Por Bolívar Landi
O Quarto de Jack (Room). Canadá/Irlanda.2015.
Algumas obras parecem ganhar vida própria e chegam a superar as intenções do artista, produzindo sentidos nem mesmo imaginados por seus criadores. Geralmente, quando isto ocorre, temos como resultado pequenas obras-primas. “O Quarto de Jack” pode enquadrar-se neste perfil. A situação apresentada pelo filme surge apenas como um pretexto para que se exponha todo um universo de percepções e sentimentos que permeiam o espírito dos homens. Ele assume, assim, uma linguagem metafórica, tornando-se uma peça em aberto cujo sentido não cabe mais nos limites de uma tela ou nas quatro paredes que conferem título à película. Ela alcançará uma linguagem universal que falará de uma forma íntima e evocará questionamentos e respostas particulares em cada espectador.
A produção começa de forma despretensiosa e, em pouco tempo, assume um clima claustrofóbico e sufocante que vai fluindo até que cada peça do quebra-cabeças venha a se encaixar lentamente.
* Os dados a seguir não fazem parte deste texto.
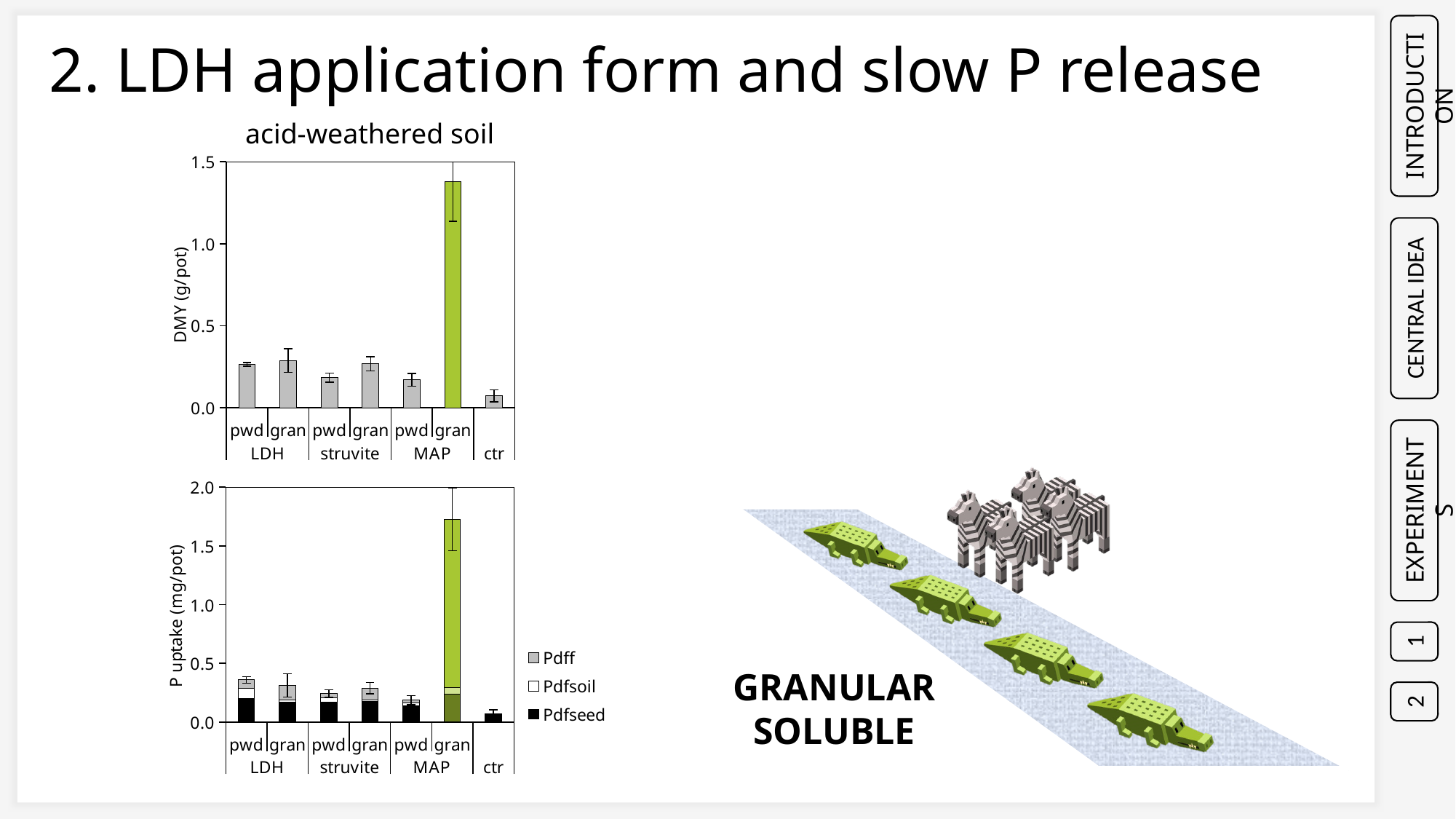
In the top chart (acid-weathered soil, DMY), which treatment has the highest dry matter yield? MAP gran In the bottom chart (P uptake mg/pot), which treatment has the lowest total P uptake? ctr In the top chart (DMY g/pot), which is larger: MAP gran or LDH gran? MAP gran In the bottom chart (P uptake mg/pot), which treatment has the highest total P uptake? MAP gran How many bars are plotted in the top chart (DMY g/pot)? 7 How many series does the legend of the bottom chart (P uptake) list? 3 In the top chart (DMY g/pot), is the value for LDH pwd greater or less than 0.5? less In the top chart (DMY g/pot), which treatment has the lowest value? ctr In the bottom chart (P uptake mg/pot), is the total for MAP gran greater or less than 1.5? greater In the top chart (DMY g/pot), is the value for MAP gran greater or less than 1.0? greater What are the three legend entries in the bottom chart (P uptake)? Pdff, Pdfsoil, Pdfseed What kind of chart is the top chart (DMY g/pot)? bar chart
Tudo é feito com grande elegância na condução das câmeras e no enquadramento de cada mínimo objeto disposto em cena. Aos poucos, envolvemo-nos em uma intrigante trama até termos a dimensão do horror a que seus personagens estão submetidos. Contar um pouco da história certamente irá comprometer o caráter surpreendente do roteiro e os completamente desavisados irão aproveitar bem mais as nuances que o filme tem a oferecer. Os que já conhecem a sinopse da trama, contudo, podem seguir a leitura deste texto sem maiores problemas.
Brie Larson, vencedora do Oscar de melhor atriz por seu desempenho neste filme, interpreta uma jovem sequestrada aos 17 anos e vive, há sete, confinada em um minúsculo cativeiro que divide com seu filho de 5 anos. O garoto, representado por Jacob Tremblay, traz as mais tocantes cenas do filme. O exíguo quarto é o único mundo que ele conhece e, através do seu olhar, somos convidados a considerar que as limitações do espaço e das circunstâncias não são suficientes para eliminar a magia e beleza de cada coisa. Isto não serve, contudo, de artifício para apresentar uma visão romanceada dos acontecimentos. A realidade é mostrada em toda a sua crueza e complexidade, demonstrando que não há soluções simples para casos assim e marcas profundas estarão sempre expostas na vida dos personagens.
A obra é baseada no romance homônimo, lançado em 2010, pela irlandesa Emma Donoghue, também responsável pela adaptação do roteiro para o cinema e, embora este não seja fundamentado em fatos reais, inspira-se em casos similares amplamente noticiados pela mídia. Lenny Abrahamson, compatriota da escritora, realiza uma direção segura e consegue fazer um filme muito eficiente com um custo relativamente baixo para os padrões atuais da indústria cinematográfica. Tanto a autora quanto a direção receberam a indicação para o Oscar em 2016 e a produção concorreu à categoria principal de melhor filme.
A película traz questões caras ao nosso tempo como o isolamento, a construção de laços afetivos, o sentimento de inadequação, a busca pela essência e, em algum ponto, acabamos por nos identificar com os seus personagens. Enfim, deparamo-nos com sentimentos à flor da pele em uma das obras mais contundentes dos últimos anos.
Bolívar Landi é formado em Comunicação Social e História, permanentemente encantado com a capacidade do cinema de reunir em um só espaço múltiplas linguagens e expor confidencialmente as minúcias da alma humana.
O que dizer após a leitura desse texto? Morrendo de vontade de ver o filme! Obrigado, Bolívar!
Encantado com esse texto primo, ansioso para assistir essa película. Parabéns e tudo de bom.